I am a Data analyst at Carrefour Kenya and currently undertaking a project that will inform the marketing department on the most relevant marketing strategies that will result in the hughest number of sales (total price including tax). I’ll explore a recent marketing dataset by performing various unsupervised learning techniques and later providing recommendations based on your insights. I will be checking whether there are any anomalies in the sales dataset, with the objective being fraud detection.
A sales dataset has been provided to perform dimensionality reduction on.

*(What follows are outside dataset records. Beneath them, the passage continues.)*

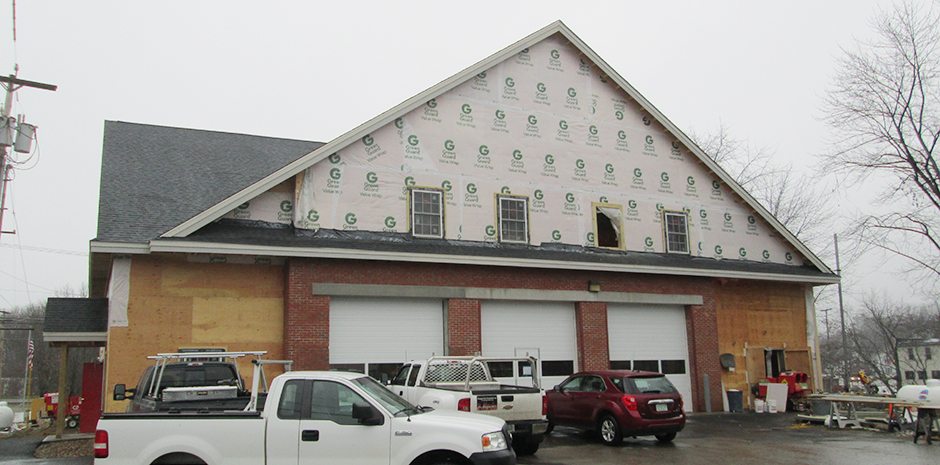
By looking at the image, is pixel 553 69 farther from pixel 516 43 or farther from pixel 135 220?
pixel 135 220

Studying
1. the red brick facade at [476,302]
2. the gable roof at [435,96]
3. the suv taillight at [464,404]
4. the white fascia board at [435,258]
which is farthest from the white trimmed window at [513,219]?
the suv taillight at [464,404]

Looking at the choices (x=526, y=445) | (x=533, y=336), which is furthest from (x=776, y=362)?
(x=526, y=445)

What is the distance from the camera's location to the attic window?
73.3 feet

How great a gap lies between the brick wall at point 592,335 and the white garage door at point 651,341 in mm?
A: 471

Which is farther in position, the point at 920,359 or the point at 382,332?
the point at 920,359

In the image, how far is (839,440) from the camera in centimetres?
1580

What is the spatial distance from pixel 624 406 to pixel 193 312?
9859 millimetres

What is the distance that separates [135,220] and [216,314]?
288 centimetres

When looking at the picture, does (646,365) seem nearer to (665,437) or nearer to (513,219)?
(513,219)

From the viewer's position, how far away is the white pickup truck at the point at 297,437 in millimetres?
7996

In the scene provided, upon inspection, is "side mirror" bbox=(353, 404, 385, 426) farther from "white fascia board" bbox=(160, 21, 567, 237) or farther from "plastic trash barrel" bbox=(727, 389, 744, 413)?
"plastic trash barrel" bbox=(727, 389, 744, 413)

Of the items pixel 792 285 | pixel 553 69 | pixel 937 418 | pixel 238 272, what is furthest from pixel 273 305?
pixel 792 285

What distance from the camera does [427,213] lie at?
19609mm

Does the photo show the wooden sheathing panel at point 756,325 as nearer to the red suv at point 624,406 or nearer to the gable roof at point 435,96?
the gable roof at point 435,96
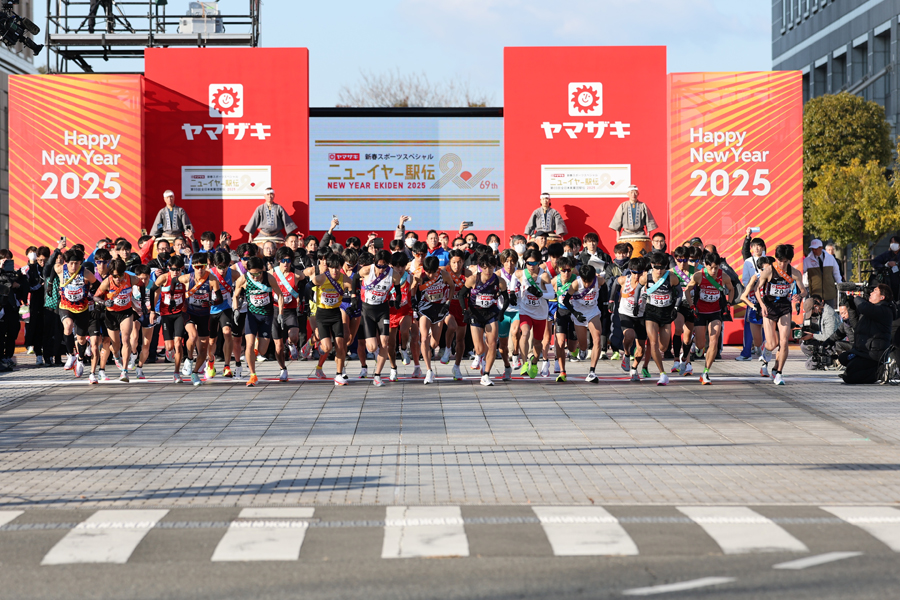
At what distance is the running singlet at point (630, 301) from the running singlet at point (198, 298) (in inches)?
236

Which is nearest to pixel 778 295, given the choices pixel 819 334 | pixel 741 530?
pixel 819 334

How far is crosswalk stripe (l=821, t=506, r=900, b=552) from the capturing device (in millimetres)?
6799

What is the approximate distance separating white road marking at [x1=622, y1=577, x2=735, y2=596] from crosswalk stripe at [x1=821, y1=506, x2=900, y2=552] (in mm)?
1421

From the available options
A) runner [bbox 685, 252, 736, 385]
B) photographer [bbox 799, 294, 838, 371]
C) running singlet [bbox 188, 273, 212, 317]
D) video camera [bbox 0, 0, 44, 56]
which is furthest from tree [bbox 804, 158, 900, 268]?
running singlet [bbox 188, 273, 212, 317]

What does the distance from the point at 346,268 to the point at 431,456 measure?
5.84m

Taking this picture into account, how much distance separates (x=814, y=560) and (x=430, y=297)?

We first begin with loading and previewing the dataset at
Install the anomalize and tibbletime package
install.packages("anomalize")
## Installing package into '/home/binti/R/x86_64-pc-linux-gnu-library/4.1'
## (as 'lib' is unspecified)
install.packages("tibbletime")
## Installing package into '/home/binti/R/x86_64-pc-linux-gnu-library/4.1'
## (as 'lib' is unspecified)
Let’s load the libraries we’ll need for this task.
library(tidyverse)
## ── Attaching packages ─────────────────────────────────────── tidyverse 1.3.1 ──
## ✔ ggplot2 3.3.6 ✔ purrr 0.3.4
## ✔ tibble 3.1.7 ✔ dplyr 1.0.9
## ✔ tidyr 1.2.0 ✔ stringr 1.4.0
## ✔ readr 2.1.2 ✔ forcats 0.5.1
## ── Conflicts ────────────────────────────────────────── tidyverse_conflicts() ──
## ✖ dplyr::filter() masks stats::filter()
## ✖ dplyr::lag() masks stats::lag()
library(anomalize)
## ══ Use anomalize to improve your Forecasts by 50%! ═════════════════════════════
## Business Science offers a 1-hour course - Lab #18: Time Series Anomaly Detection!

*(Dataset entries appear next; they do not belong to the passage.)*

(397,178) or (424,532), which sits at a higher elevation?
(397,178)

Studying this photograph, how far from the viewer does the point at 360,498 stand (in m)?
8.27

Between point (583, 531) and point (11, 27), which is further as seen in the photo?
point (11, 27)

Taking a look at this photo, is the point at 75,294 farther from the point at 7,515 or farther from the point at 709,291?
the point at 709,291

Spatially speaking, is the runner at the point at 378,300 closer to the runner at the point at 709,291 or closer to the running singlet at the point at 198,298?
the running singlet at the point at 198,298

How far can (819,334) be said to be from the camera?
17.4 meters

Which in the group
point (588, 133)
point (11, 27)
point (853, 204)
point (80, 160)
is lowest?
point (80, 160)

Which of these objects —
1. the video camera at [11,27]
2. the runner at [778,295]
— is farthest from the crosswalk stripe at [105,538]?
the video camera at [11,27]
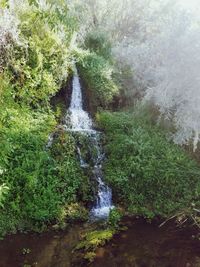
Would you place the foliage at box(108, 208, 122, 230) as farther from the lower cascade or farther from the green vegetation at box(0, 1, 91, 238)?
the green vegetation at box(0, 1, 91, 238)

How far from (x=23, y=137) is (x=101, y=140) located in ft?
9.87

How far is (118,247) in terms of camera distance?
28.9 ft

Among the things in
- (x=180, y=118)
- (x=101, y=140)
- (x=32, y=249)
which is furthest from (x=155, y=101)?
(x=32, y=249)

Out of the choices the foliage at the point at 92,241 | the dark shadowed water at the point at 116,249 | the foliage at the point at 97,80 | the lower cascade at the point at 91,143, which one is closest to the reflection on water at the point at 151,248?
the dark shadowed water at the point at 116,249

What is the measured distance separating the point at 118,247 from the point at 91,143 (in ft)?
13.8

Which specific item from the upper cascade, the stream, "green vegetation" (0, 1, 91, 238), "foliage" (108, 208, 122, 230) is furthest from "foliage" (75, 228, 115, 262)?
the upper cascade

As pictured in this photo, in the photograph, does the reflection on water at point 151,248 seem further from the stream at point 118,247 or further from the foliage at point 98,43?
the foliage at point 98,43

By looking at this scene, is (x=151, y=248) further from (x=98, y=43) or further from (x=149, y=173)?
(x=98, y=43)

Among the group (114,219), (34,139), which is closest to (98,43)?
(34,139)

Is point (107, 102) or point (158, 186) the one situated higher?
point (107, 102)

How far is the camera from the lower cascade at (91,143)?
1085cm

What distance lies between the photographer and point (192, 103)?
12.2 meters

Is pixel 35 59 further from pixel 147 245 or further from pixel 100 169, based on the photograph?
pixel 147 245

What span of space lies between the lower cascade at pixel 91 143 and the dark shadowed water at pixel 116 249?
4.22ft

## </> Learn more at: https://university.business-science.io/p/learning-labs-pro </>
Loading the tibbletime and dplyr library.
library(tibbletime)
##
## Attaching package: 'tibbletime'
## The following object is masked from 'package:stats':
##
## filter
library(dplyr)
sales <- read.csv("http://bit.ly/CarreFourSalesDataset")
sales$Date <- as.Date(sales$Date, format ="%m/%d/%Y")
sales$Date <- sort(sales$Date, decreasing = FALSE)
sales <- as_tbl_time(sales, index = Date)
sales <- sales %>%
as_period("daily")
Checking for the dataset’s dimensions
dim(sales)
## [1] 89 2
Let’s preview the top of our dataset
head(sales)
## # A time tibble: 6 × 2
## # Index: Date
## Date Sales
## <date> <dbl>
## 1 2019-01-01 549.
## 2 2019-01-02 246.
## 3 2019-01-03 452.
## 4 2019-01-04 464.
## 5 2019-01-05 418.
## 6 2019-01-06 536.
Checking the bottom of our dataset
tail(sales)
## # A time tibble: 6 × 2
## # Index: Date
## Date Sales
## <date> <dbl>
## 1 2019-03-25 361.
## 2 2019-03-26 188.
## 3 2019-03-27 43.9
## 4 2019-03-28 271.
## 5 2019-03-29 244.
## 6 2019-03-30 633.
Detecting our anomalies. Let’s plot to visualize our data.
library(anomalize)
library(dplyr)
sales %>%
time_decompose(Sales) %>%
anomalize(remainder) %>%
time_recompose() %>%
plot_anomalies(time_recomposed = TRUE, ncol = 3, alpha_dots = 0.5)
## frequency = 7 days
## trend = 30 days
## Registered S3 method overwritten by 'quantmod':
## method from
## as.zoo.data.frame zoo
There are no anomalies in our dataset.